§ **THE EXERCISE**
State how many rows below contain the word "closest", counting only matches with the same case, and give only that number.

* START INFORMATION PROVIDED *

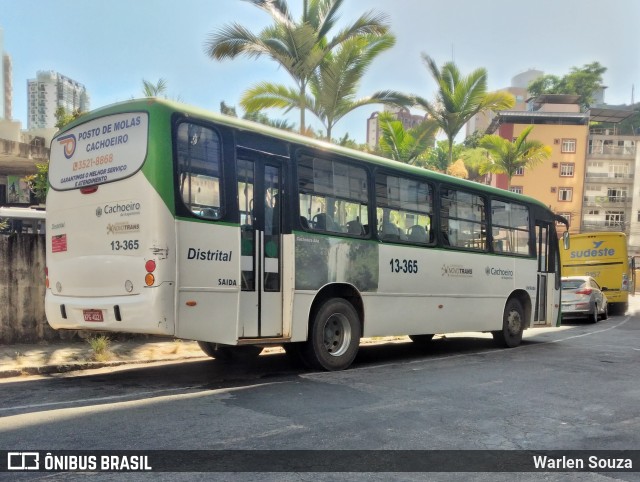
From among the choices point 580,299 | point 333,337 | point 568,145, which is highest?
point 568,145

* END INFORMATION PROVIDED *
* START INFORMATION PROVIDED *

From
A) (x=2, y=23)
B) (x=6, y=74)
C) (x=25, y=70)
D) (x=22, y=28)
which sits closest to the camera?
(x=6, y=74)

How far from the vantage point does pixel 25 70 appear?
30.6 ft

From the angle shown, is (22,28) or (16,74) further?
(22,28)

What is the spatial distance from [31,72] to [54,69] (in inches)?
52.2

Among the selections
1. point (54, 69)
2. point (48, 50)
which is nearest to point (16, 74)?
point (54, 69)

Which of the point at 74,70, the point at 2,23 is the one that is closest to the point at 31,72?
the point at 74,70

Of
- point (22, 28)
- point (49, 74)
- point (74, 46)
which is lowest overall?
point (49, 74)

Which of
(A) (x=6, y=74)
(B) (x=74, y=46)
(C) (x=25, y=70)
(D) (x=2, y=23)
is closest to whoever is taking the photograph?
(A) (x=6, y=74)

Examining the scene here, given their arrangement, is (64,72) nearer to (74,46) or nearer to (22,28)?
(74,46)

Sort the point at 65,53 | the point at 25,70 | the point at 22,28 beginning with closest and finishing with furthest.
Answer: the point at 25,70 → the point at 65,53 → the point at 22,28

* END INFORMATION PROVIDED *
* START INFORMATION PROVIDED *

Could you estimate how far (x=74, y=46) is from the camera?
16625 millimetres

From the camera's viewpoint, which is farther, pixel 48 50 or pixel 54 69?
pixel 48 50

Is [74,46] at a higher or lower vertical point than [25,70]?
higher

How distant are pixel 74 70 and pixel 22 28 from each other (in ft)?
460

* END INFORMATION PROVIDED *

§ **OUTPUT**
4